═════ DATA TO PROCESS ═════
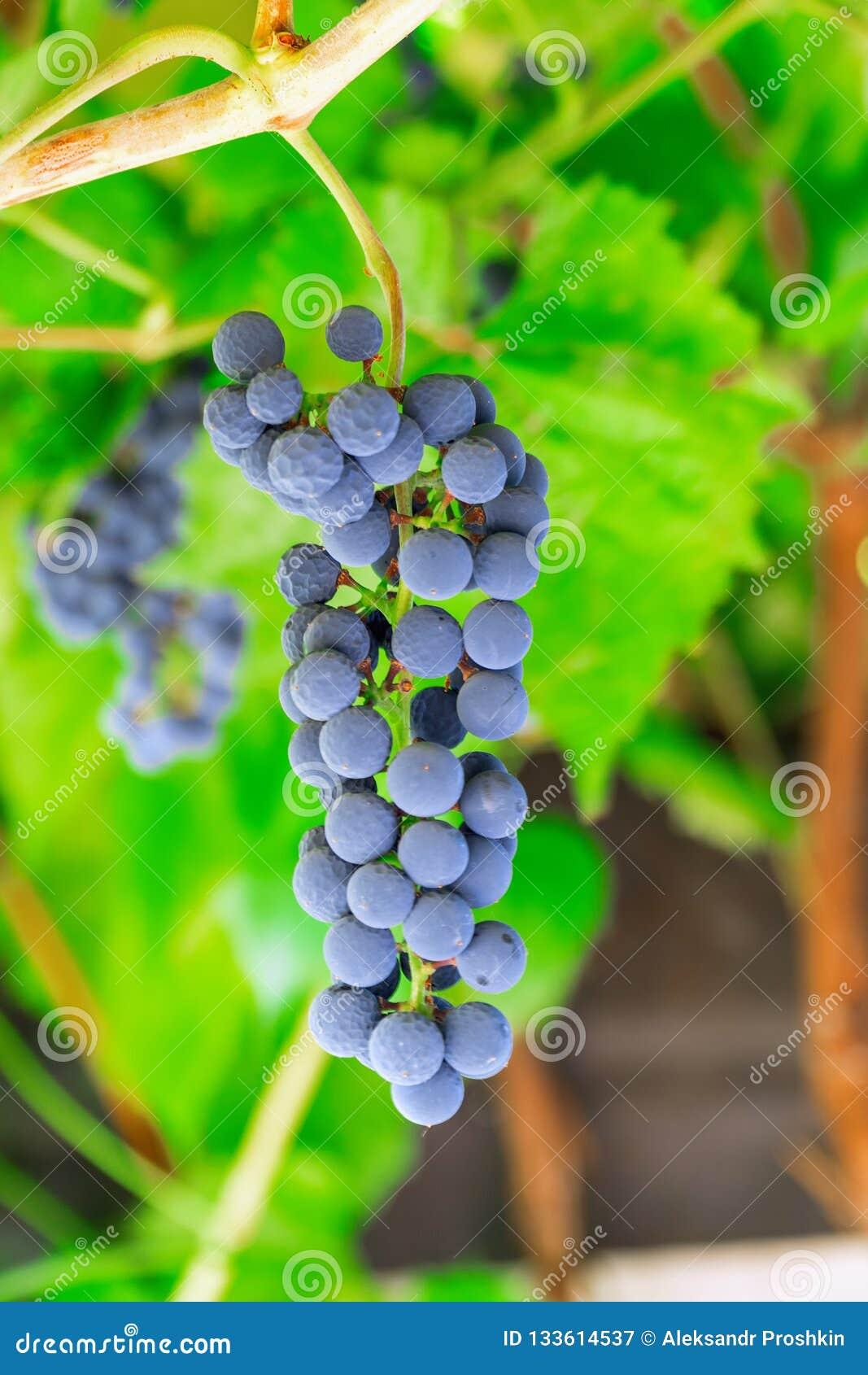 Grupp av lila druvor i vingård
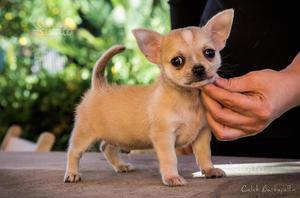 Chihuahua a pelo corto con pedigree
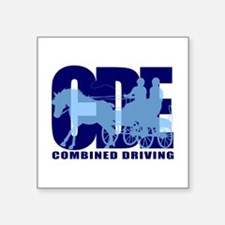 Combined Driving Sticker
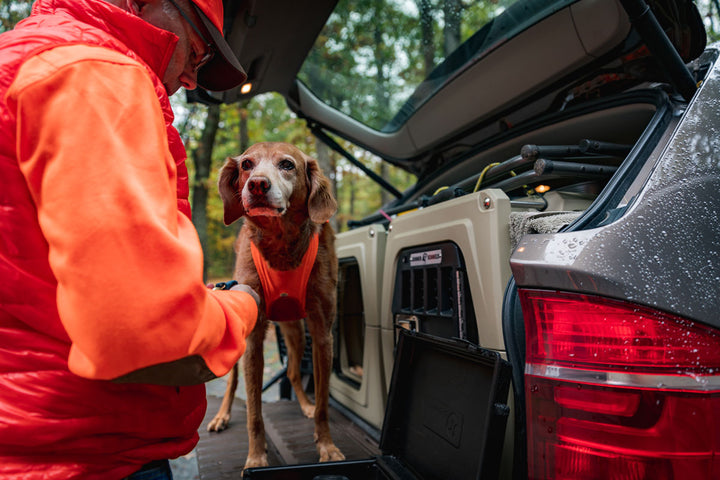 traveling with hunting dogs first aid health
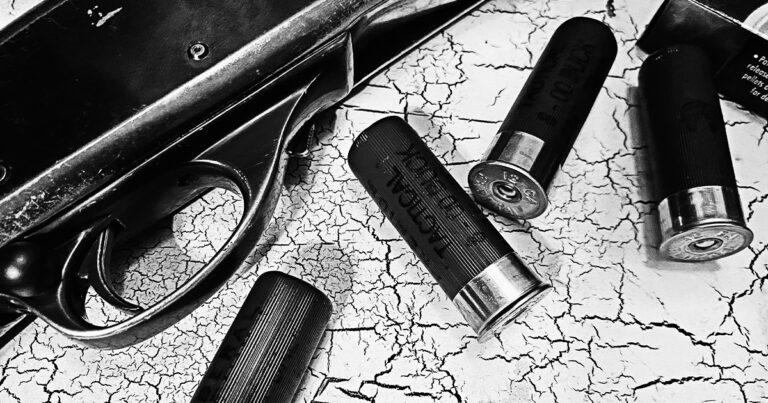 The King of Defensive 00 Buckshot: Federal's 8 Pellet FLITECONTROL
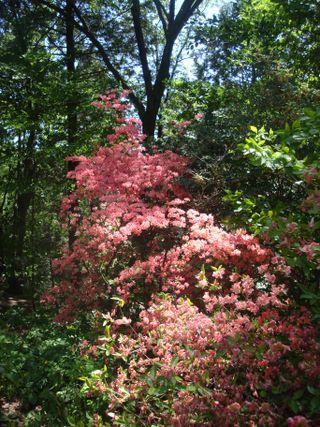Arboretum13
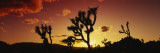 Silhouette of Joshua Trees at Sunset  Joshua Tree National Monument  California  USA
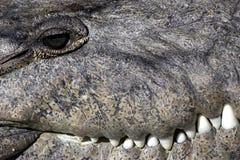 De staats nationaal park Florida de V.S. van de krokodil everglades Stock Afbeeldingen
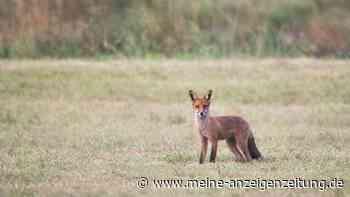 Wilder Besuch: Wenn der Fuchs im Garten steht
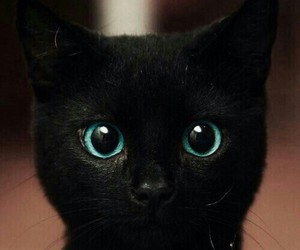 black, cat, and blue eyes image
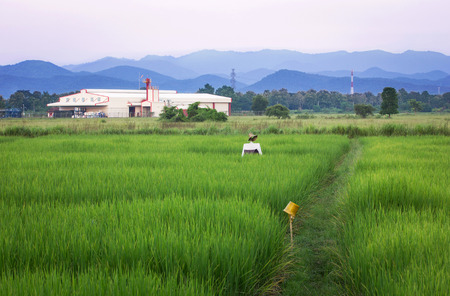 factory agriculture and the blue sky with rural area rice fields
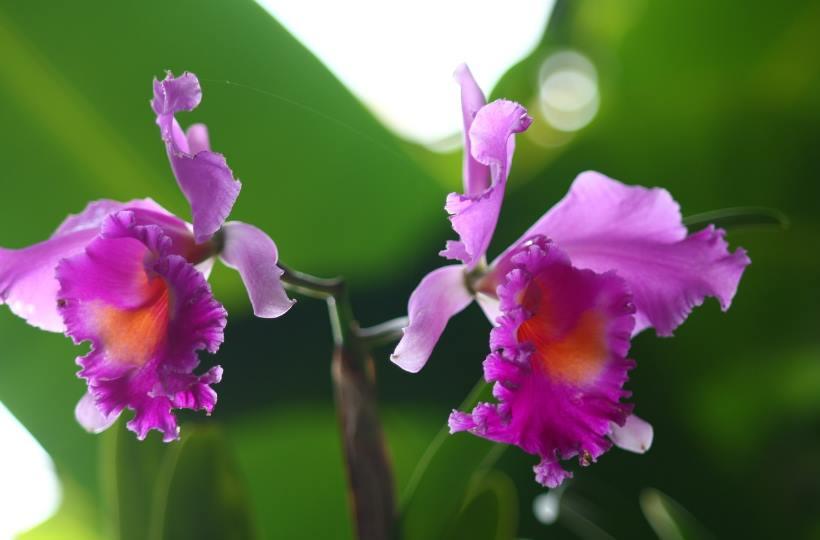 fleur orchidée cattleya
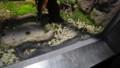 [札幌][円山動物園][動物] 黒化シマヘビ
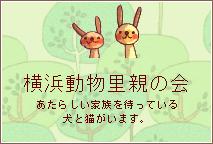 シアカウ-ねこたちと手作り小物でシアワセカウント-横浜動物里親の会HPへ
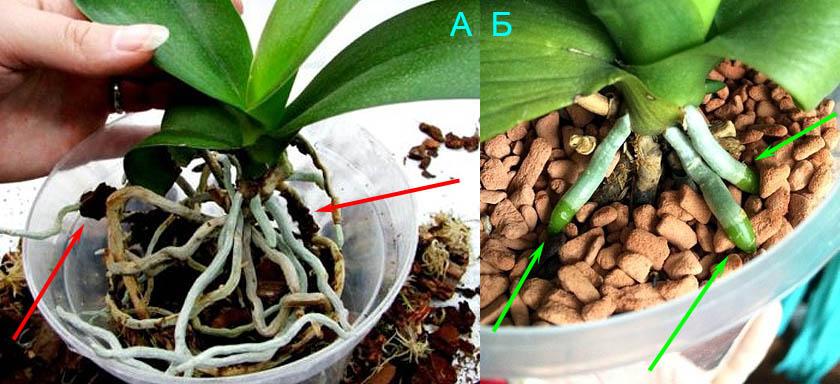 Как правильно сажать орхидею в Серамис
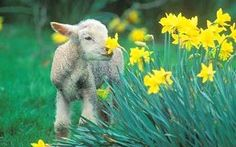 Blessings be upon the Lamb. From My French Country Home blog.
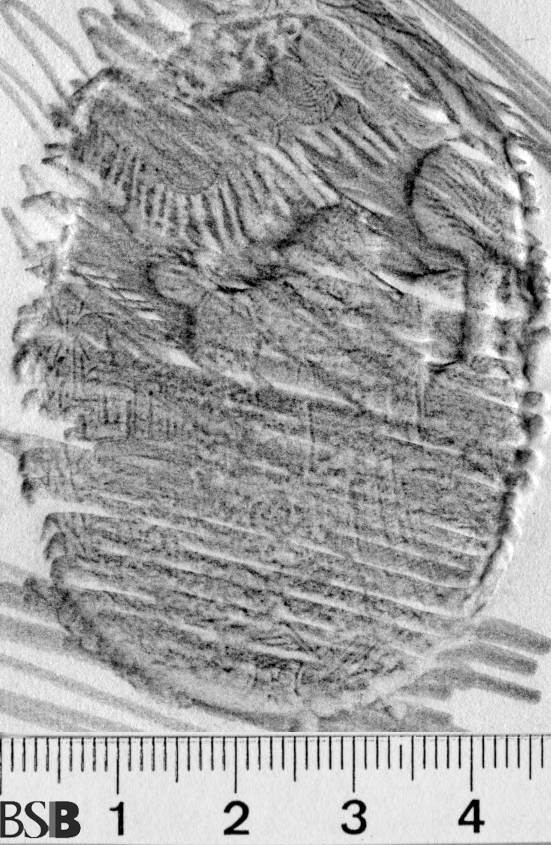 Image Description for https://www.hist-einband.de/Bilder/BSB/MIG/images/m1921904.jpg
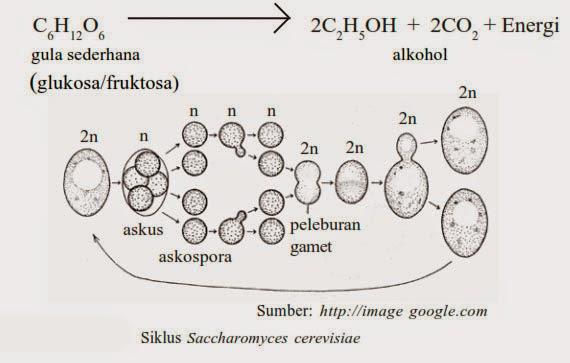 Siklus Saccharomyces cerevisiae, Ascomycotina, jamur fungi, ciri fungi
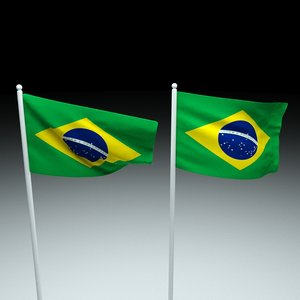 brazil flag model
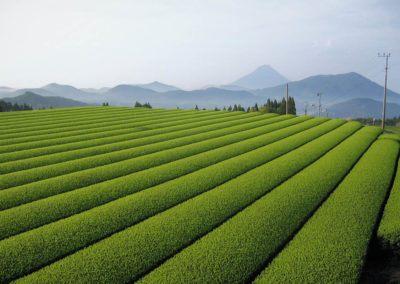 Chiran-tea-event_2020_3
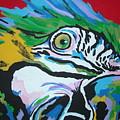 Macaw by Caroline Davis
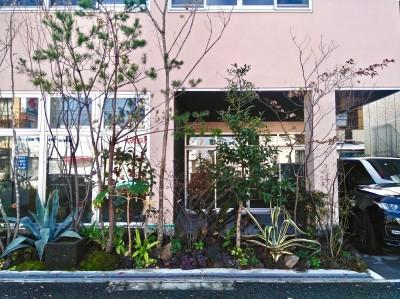 尼崎のデザイン事務所:鉄骨造3階建て新築 大阪の設計事務所 (外観)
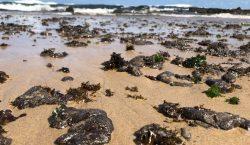 Manchas de petróleo llegan a las playas turísticas más importantes…
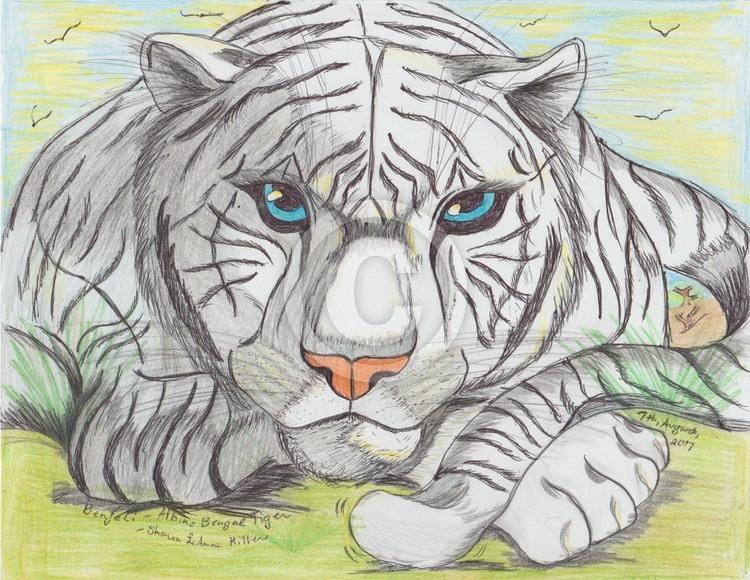 Benjali: the White bengal tiger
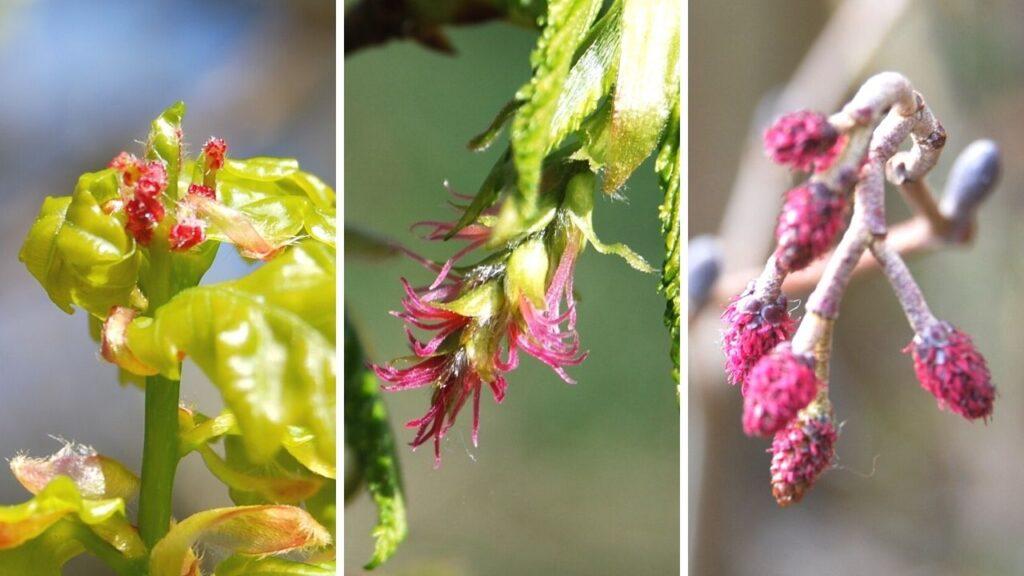 3 amazing but tiny tree flowers
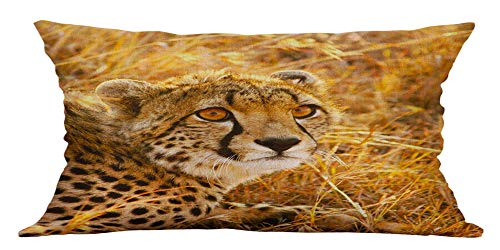 HFBBY Wildlife and Cute Pets Close-up Animal Pattern Pillow Home Decorative Pillow case (29, 12×30 inch)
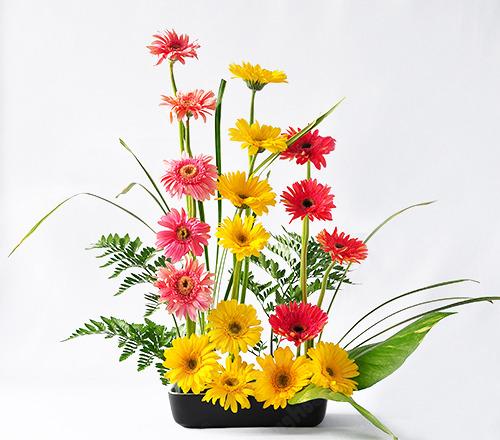 Nguyên liệu cắm hoa chúc mừng khai trương trong phòng làm việc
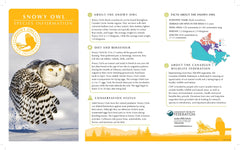 Snowy Owl Adoption Kit|Trousse d'adoption – harfang des neiges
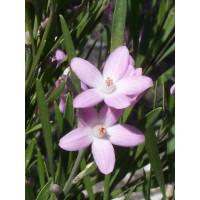 Eriostemon Flowergirl
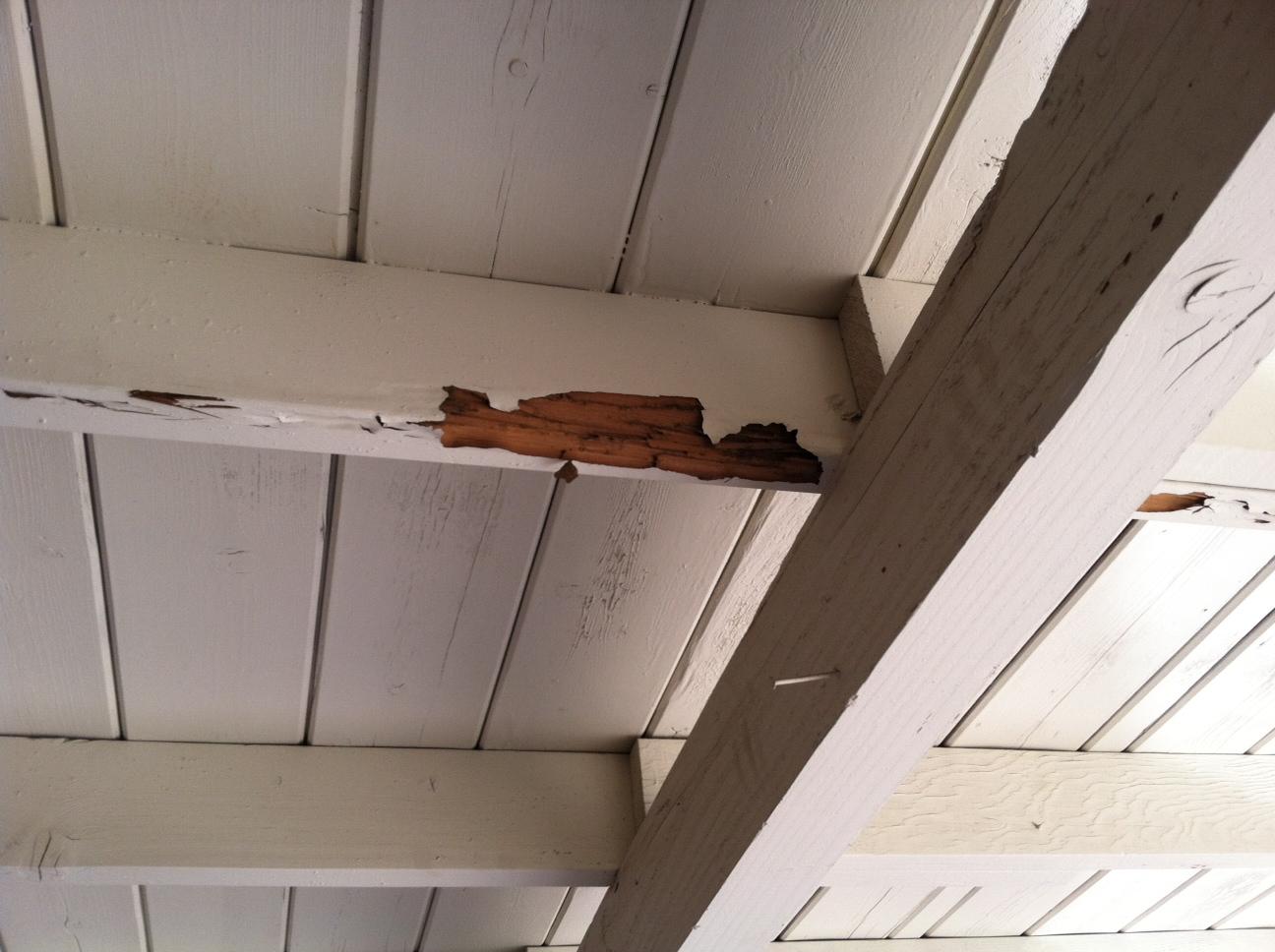 termite damage, Ransford Pest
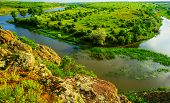 picture of vegetation  - river and vegetation in rural areas the spring season - JPG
═════
• [TASK INSTRUCTIONS]:
Leaving the pictures out, reproduce the entries above exactly.

• [SOLUTION FOR THIS EXERCISE]:
 Grupp av lila druvor i vingård
 Chihuahua a pelo corto con pedigree
 Combined Driving Sticker
 traveling with hunting dogs first aid health
 The King of Defensive 00 Buckshot: Federal's 8 Pellet FLITECONTROL
Arboretum13
 Silhouette of Joshua Trees at Sunset  Joshua Tree National Monument  California  USA
 De staats nationaal park Florida de V.S. van de krokodil everglades Stock Afbeeldingen
 Wilder Besuch: Wenn der Fuchs im Garten steht
 black, cat, and blue eyes image
 factory agriculture and the blue sky with rural area rice fields
 fleur orchidée cattleya
 [札幌][円山動物園][動物] 黒化シマヘビ
 シアカウ-ねこたちと手作り小物でシアワセカウント-横浜動物里親の会HPへ
 Как правильно сажать орхидею в Серамис
 Blessings be upon the Lamb. From My French Country Home blog.
 Image Description for https://www.hist-einband.de/Bilder/BSB/MIG/images/m1921904.jpg
 Siklus Saccharomyces cerevisiae, Ascomycotina, jamur fungi, ciri fungi
 brazil flag model
 Chiran-tea-event_2020_3
 Macaw by Caroline Davis
 尼崎のデザイン事務所:鉄骨造3階建て新築 大阪の設計事務所 (外観)
 Manchas de petróleo llegan a las playas turísticas más importantes…
 Benjali: the White bengal tiger
 3 amazing but tiny tree flowers
 HFBBY Wildlife and Cute Pets Close-up Animal Pattern Pillow Home Decorative Pillow case (29, 12×30 inch)
 Nguyên liệu cắm hoa chúc mừng khai trương trong phòng làm việc
 Snowy Owl Adoption Kit|Trousse d'adoption – harfang des neiges
 Eriostemon Flowergirl
 termite damage, Ransford Pest
 picture of vegetation  - river and vegetation in rural areas the spring season - JPG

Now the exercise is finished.